Не до шуток, всё же льстиво улыбается ей хан,
В глубине души встревожен, утешает себя сам,
Мол, подъехали к воротам без помех от старика,
Не видать бы им покоя от него наверняка.
В это время на карету со всего размаху – плюх!
Спрыгнул прямо с минарета и слетел сюда Петух.
Отгоняет хан руками и кричит ему: «Кыш! Кыш!»
А Петух, порхнув, на темя ему сел: «Нет, брат, шалишь!»
По щекам стегает хана, громко хлопая, крылом,
Кукарекает. Все люди: «Что случилось с Петухом?»
Поглядит и клюнет в темя. Глянет, снова тук да тук.
Из кареты в это время хан к народу выпал вдруг.
«Ох!», – вздохнул и тут же помер. Не дыша народ стоял
На одном и том же месте, как приросший, и молчал.

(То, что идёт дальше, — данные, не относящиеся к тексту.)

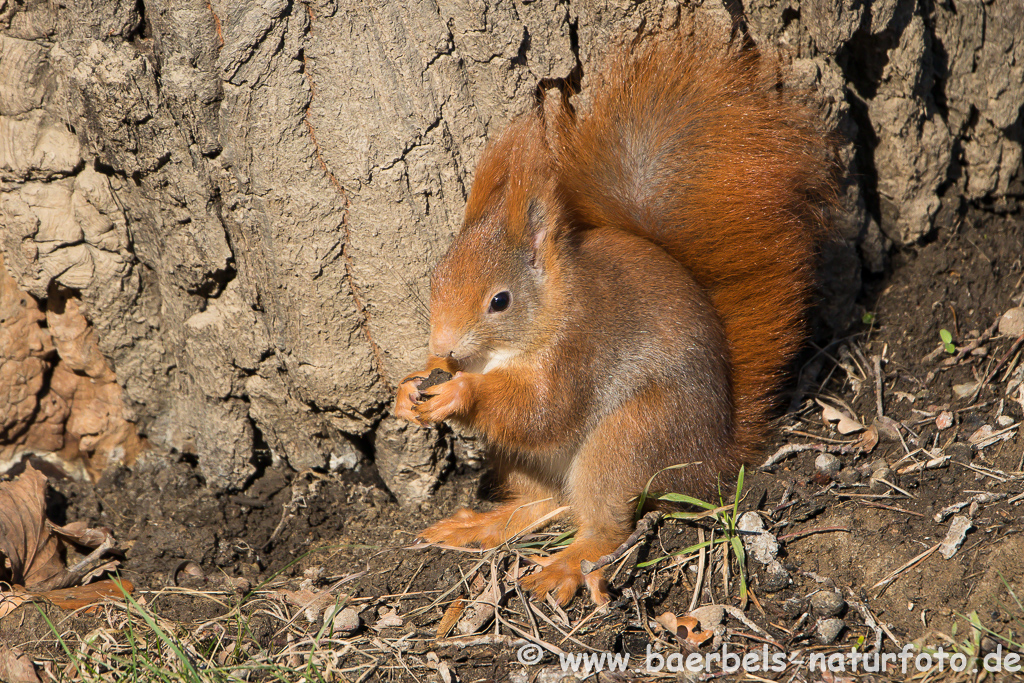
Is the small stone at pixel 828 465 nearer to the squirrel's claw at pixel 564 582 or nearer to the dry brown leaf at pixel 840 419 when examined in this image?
the dry brown leaf at pixel 840 419

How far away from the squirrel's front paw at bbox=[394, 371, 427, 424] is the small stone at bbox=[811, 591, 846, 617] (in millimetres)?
1040

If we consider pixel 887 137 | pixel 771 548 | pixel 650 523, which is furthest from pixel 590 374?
pixel 887 137

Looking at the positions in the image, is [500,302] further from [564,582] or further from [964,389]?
[964,389]

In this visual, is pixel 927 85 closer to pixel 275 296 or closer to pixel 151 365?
pixel 275 296

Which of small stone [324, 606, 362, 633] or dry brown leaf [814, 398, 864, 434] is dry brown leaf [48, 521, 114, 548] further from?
dry brown leaf [814, 398, 864, 434]

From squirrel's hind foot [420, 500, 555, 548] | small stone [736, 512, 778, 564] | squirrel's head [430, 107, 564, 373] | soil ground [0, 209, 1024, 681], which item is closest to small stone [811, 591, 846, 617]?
soil ground [0, 209, 1024, 681]

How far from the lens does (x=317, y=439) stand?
250 centimetres

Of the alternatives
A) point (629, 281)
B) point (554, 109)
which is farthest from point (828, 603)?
point (554, 109)

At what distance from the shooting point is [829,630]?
1.76 metres

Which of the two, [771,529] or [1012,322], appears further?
[1012,322]

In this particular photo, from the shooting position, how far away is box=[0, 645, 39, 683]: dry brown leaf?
187 cm

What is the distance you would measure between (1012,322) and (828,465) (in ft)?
2.51

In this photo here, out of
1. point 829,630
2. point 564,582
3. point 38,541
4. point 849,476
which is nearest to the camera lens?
point 829,630

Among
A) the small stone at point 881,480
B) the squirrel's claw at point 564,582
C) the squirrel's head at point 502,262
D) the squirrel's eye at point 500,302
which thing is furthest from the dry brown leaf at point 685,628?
the squirrel's eye at point 500,302
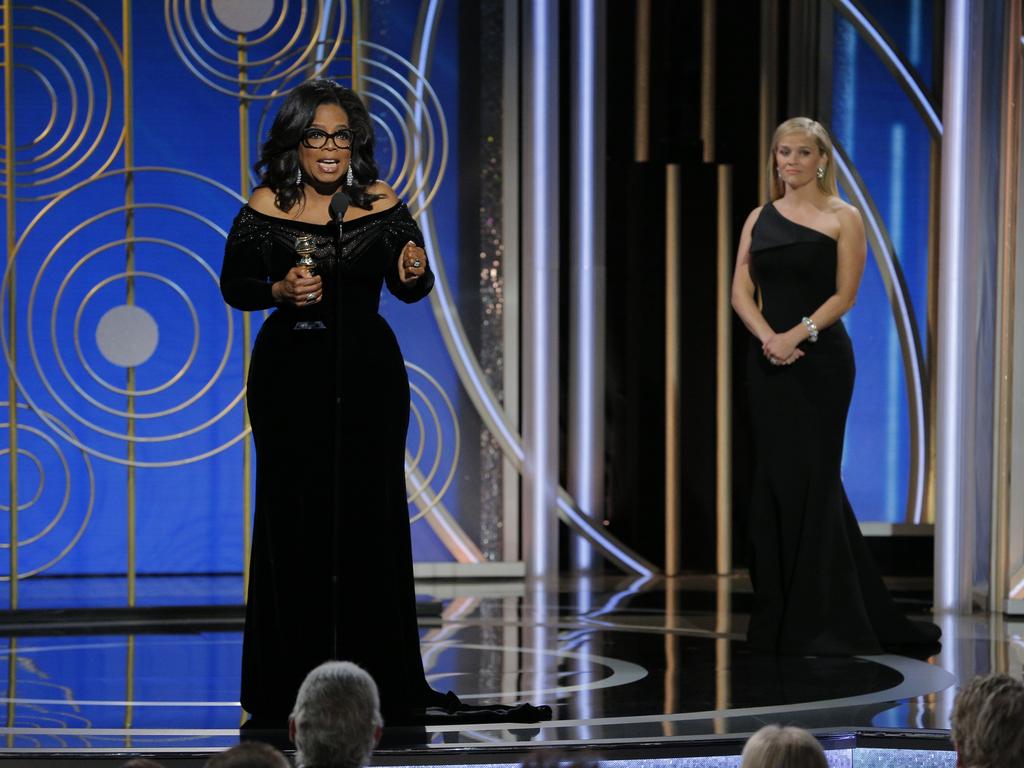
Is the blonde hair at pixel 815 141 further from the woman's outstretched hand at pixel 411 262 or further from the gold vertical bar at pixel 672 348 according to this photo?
the gold vertical bar at pixel 672 348

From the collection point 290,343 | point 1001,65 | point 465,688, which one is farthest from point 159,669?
point 1001,65

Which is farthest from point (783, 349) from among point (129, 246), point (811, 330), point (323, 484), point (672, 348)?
point (129, 246)

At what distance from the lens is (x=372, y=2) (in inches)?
276

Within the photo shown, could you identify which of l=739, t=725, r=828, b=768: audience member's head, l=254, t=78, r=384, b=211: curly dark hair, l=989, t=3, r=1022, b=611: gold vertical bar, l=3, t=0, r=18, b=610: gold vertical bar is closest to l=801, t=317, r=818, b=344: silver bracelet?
l=989, t=3, r=1022, b=611: gold vertical bar

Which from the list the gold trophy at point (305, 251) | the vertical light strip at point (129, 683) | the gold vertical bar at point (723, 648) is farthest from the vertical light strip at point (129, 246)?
the gold trophy at point (305, 251)

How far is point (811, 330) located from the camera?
16.8ft

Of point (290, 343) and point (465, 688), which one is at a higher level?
point (290, 343)

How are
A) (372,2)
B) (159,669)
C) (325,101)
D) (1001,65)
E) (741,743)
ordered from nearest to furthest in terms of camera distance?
(741,743), (325,101), (159,669), (1001,65), (372,2)

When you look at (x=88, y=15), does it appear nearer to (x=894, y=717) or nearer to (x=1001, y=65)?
(x=1001, y=65)

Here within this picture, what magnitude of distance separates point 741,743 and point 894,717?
56cm

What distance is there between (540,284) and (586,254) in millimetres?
316

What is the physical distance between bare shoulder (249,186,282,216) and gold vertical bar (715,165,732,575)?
13.1 ft

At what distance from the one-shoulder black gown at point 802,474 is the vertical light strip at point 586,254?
87.8 inches

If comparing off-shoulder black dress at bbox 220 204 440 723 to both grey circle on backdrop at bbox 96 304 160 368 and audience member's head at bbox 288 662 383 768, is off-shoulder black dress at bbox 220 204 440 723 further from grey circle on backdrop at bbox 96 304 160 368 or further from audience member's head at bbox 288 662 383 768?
grey circle on backdrop at bbox 96 304 160 368
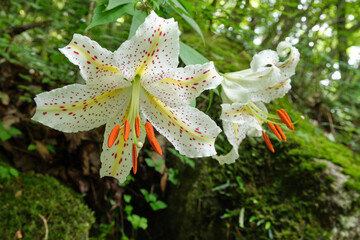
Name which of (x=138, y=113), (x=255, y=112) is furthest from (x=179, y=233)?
(x=138, y=113)

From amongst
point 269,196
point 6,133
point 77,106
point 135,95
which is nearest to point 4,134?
point 6,133

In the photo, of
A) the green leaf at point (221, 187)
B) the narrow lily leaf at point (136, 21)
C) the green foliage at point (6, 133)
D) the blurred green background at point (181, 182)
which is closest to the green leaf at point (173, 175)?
the blurred green background at point (181, 182)

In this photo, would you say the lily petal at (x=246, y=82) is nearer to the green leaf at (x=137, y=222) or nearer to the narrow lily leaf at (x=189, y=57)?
the narrow lily leaf at (x=189, y=57)

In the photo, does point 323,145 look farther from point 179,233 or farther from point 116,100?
point 116,100

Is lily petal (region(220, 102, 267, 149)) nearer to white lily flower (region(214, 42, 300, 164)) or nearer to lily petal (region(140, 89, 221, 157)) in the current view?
white lily flower (region(214, 42, 300, 164))

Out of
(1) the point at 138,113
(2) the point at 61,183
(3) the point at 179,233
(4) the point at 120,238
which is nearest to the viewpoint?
(1) the point at 138,113

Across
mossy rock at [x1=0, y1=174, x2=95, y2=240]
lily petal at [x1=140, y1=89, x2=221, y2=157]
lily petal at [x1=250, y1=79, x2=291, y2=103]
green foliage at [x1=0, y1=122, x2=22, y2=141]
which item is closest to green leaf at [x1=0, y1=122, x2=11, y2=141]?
green foliage at [x1=0, y1=122, x2=22, y2=141]
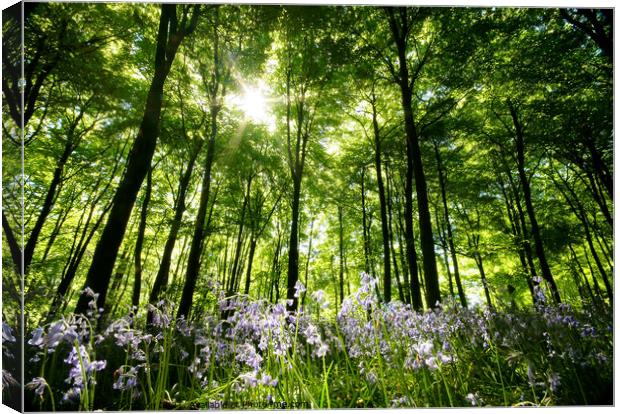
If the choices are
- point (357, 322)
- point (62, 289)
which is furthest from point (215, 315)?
point (62, 289)

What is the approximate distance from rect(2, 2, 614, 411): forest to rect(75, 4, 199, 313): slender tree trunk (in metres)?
0.03

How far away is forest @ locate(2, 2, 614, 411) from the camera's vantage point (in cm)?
252

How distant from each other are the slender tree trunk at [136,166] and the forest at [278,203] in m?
0.03

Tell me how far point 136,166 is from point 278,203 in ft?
13.4

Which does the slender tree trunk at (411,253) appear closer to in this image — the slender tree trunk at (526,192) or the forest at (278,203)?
the forest at (278,203)

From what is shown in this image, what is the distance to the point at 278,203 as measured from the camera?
7.63 m

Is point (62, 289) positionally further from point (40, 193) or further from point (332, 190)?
point (332, 190)

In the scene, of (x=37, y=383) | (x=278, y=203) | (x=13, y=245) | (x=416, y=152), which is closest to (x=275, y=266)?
(x=278, y=203)

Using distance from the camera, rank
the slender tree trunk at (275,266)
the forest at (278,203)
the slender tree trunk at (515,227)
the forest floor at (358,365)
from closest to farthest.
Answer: the forest floor at (358,365) → the forest at (278,203) → the slender tree trunk at (515,227) → the slender tree trunk at (275,266)

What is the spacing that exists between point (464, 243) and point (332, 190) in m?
3.67

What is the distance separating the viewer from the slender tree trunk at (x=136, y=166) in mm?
3383

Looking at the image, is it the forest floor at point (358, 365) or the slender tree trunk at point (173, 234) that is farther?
the slender tree trunk at point (173, 234)

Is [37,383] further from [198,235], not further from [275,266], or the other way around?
[275,266]

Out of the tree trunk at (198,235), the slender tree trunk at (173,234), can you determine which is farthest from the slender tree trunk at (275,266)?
the slender tree trunk at (173,234)
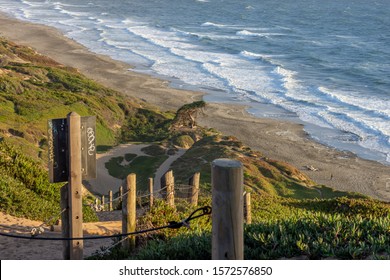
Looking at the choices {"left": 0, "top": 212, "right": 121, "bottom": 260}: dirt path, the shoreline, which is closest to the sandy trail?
the shoreline

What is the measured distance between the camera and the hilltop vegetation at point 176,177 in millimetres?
7621

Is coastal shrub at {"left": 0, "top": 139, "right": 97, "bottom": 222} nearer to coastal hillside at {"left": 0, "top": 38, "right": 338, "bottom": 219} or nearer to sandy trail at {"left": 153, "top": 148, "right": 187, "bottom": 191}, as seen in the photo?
coastal hillside at {"left": 0, "top": 38, "right": 338, "bottom": 219}

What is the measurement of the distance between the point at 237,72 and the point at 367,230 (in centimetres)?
4819

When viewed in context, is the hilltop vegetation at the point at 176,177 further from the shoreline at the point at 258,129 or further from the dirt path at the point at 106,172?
the shoreline at the point at 258,129

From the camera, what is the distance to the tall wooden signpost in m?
6.70

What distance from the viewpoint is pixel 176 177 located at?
25047 mm

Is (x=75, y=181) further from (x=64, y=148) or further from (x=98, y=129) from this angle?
(x=98, y=129)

А девица вмиг исчезла, как и не было её.
А Петух где? Где Петух-то? Не видал никто его.
Я всё выдумал, конечно. Да ведь надобно ж и врать,
Чтобы дети понемножку стали в руки книжку брать.
* Маснави — двустишия.
Перевод В.Думаевой-Валиевой
Оригинал на татарском: Алтын әтәч
(Из сборника: Избранное/Габдулла Тукай; Перевод с татарского В.С.Думаевой-Валиевой. — Казань: Магариф, 2008. — 224 с.)